Royal Arches on far Right, Indian Canyon receding in the middle of the wall, then Yosemite Point descending towards the slot Yosemite Falls falls through.
To the Left we see the bottom of the sheer wall below Glacier Point.
Yes, I hiked through Yosemite approaching and into the government shutdown of 2013. This resulted in the backcountry, Tuolumne Meadows, the trails, and The Valley all being virtually devoid of people, let alone crowds.
The flip side was I found little in resources to nourish me once I exited the John Muir Trail through the Happy Isles Trailhead into The Valley.
No shuttles, no hot food, and I got to one of the stores for some food just before the shutdown forced their closure. It was surreal to see Yosemite Valley naked and natural, without its typical dense human population. I found it interesting that the quiet made me think that the "true" biggest feature in the Valley were the humans surging through it.
But that fact was not readily apparent until the humans were absent, and Nature could reassert itself.
UP UP, and Away,
Back
to the route of the JMT-PCT to Mount Whitney...
But before climbing out of the Valley back to the JMT via Merced Lake,
we are going to rest, resupply, and sample the various cultures we
encounter on the floor of Yosemite Valley.
On the next guide page we hike back through the Happy Isles Trailhead to continue our hike South to Mount Whitney, but we are taking a different route back to the Sierra Crest than the John Muir Trail route we followed down here from Tuolumne Meadows.
We will trace out our route back up to Little Yosemite Valley along the John Muir Trail route, but from there we will follow the Merced River East up to Merced Lake. From Merced Lake we will hike up to Vogelsang High Sierra Camp on our way to rejoining the Southbound Muir Trail in Lyell Canyon.
Tuolumne Meadows may be the destination for those of us hiking a local backpacking loop around the Central Yosemite Wilderness.
Yosemite is a large National Park that I break down into North, Central, and South regions for the convenience of the Long Distance Backpacker.
We hike into the most Northwestern region of Yosemite through Bond or Dorothy Lake Passes on the Tahoe to Yosemite and Pacific Crest Trails, respectively. To our East-Southeast are the Hoover Wilderness Trailheads, to our South lays the Grand Canyon of the Tuolumne River.
Hiking through the North Yosemite Backcountry we arrive at roughly the center of the Sierra Nevada Mountain Range hiking into Tuolumne Meadows. Here the end of our hike along the Tahoe to Yosemite Trail is supplanted by the John Muir Trail heading South along the Sierra Crest from Tuolumne Meadows.
Since I consider everything South of Tuolumne Meadow to be the South Sierra, our explorations of the center of Yosemite will be quite limited. Unless we take an alternative route that will run us down to Yosemite Valley along the John Muir Trail and then back up to the JMT 5.6 miles South of Tuolumne Meadows in Lyell Canyon via a different return route.

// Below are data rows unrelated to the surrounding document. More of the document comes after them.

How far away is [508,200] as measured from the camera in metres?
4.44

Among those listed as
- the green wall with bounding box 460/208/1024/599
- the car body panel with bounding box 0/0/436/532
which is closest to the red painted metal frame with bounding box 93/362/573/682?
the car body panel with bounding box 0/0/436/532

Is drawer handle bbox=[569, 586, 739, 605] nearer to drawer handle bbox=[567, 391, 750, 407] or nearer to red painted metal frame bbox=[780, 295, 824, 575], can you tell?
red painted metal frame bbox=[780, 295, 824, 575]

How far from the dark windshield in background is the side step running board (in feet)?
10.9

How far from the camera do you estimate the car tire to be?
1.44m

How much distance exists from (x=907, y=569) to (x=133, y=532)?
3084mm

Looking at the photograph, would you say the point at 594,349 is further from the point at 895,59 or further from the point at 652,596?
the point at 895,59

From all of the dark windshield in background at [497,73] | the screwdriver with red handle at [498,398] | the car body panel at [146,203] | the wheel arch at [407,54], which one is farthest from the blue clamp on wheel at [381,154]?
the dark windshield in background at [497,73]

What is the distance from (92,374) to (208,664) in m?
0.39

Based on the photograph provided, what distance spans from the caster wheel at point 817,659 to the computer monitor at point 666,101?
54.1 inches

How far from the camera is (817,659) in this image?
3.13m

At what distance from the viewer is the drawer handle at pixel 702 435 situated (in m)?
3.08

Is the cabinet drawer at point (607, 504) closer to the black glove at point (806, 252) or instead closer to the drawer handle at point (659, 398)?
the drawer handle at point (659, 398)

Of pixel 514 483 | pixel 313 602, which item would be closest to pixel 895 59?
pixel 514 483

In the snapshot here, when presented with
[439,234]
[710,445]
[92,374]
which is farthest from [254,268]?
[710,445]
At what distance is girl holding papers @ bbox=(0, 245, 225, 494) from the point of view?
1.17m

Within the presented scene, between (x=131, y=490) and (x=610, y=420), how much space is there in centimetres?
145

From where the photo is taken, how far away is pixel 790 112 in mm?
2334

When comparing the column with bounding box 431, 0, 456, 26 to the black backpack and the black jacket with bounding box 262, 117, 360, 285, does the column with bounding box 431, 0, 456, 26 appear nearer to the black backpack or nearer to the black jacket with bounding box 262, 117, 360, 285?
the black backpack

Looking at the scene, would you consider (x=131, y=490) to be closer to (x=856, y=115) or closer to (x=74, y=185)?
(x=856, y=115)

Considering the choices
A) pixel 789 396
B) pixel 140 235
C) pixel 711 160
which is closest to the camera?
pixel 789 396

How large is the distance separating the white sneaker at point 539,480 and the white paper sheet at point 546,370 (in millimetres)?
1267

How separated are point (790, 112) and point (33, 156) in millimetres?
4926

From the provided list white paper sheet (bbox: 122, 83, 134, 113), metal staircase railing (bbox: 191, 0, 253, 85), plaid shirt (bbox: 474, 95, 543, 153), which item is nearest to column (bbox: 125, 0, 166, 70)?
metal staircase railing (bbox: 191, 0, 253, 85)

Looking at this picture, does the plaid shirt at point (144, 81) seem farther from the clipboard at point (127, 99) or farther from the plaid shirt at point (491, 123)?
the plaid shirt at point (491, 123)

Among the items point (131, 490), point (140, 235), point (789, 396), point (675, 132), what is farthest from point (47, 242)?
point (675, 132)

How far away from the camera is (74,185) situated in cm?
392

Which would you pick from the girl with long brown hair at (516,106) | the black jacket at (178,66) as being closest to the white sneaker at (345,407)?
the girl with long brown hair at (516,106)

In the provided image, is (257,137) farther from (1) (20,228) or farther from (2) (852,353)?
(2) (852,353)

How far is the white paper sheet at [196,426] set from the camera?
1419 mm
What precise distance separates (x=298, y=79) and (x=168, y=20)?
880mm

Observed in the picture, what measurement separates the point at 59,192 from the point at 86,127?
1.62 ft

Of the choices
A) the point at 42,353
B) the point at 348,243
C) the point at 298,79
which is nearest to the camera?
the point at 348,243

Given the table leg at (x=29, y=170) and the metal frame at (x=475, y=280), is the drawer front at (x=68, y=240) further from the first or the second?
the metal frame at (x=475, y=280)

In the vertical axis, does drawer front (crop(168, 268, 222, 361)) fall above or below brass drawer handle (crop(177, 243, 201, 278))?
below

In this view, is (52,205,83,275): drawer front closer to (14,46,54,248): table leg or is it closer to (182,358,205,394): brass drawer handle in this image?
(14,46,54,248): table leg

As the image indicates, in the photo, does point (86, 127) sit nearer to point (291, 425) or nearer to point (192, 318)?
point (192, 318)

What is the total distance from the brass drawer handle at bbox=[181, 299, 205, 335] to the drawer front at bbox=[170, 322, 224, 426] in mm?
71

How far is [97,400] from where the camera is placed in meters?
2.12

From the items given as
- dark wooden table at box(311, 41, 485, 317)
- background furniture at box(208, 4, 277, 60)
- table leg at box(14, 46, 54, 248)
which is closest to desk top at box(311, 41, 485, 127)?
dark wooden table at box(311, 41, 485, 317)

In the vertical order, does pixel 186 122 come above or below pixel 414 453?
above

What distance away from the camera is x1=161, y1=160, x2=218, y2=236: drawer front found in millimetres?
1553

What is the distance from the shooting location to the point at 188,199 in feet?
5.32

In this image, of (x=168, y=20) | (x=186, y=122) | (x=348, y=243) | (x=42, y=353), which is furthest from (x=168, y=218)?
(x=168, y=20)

This is the Golden Triangle Route. Hiking the Golden Triangle Route in conjunction with, or I should say in addition to our hiking into Yosemite across the North Yosemite Backcountry, and our hiking out of the South end of Yosemite through Donohue Pass, will give us the broadest overview of the scope and depth of this magnificent park on our way down the Sierra Crest from Lake Tahoe to Mount Whitney.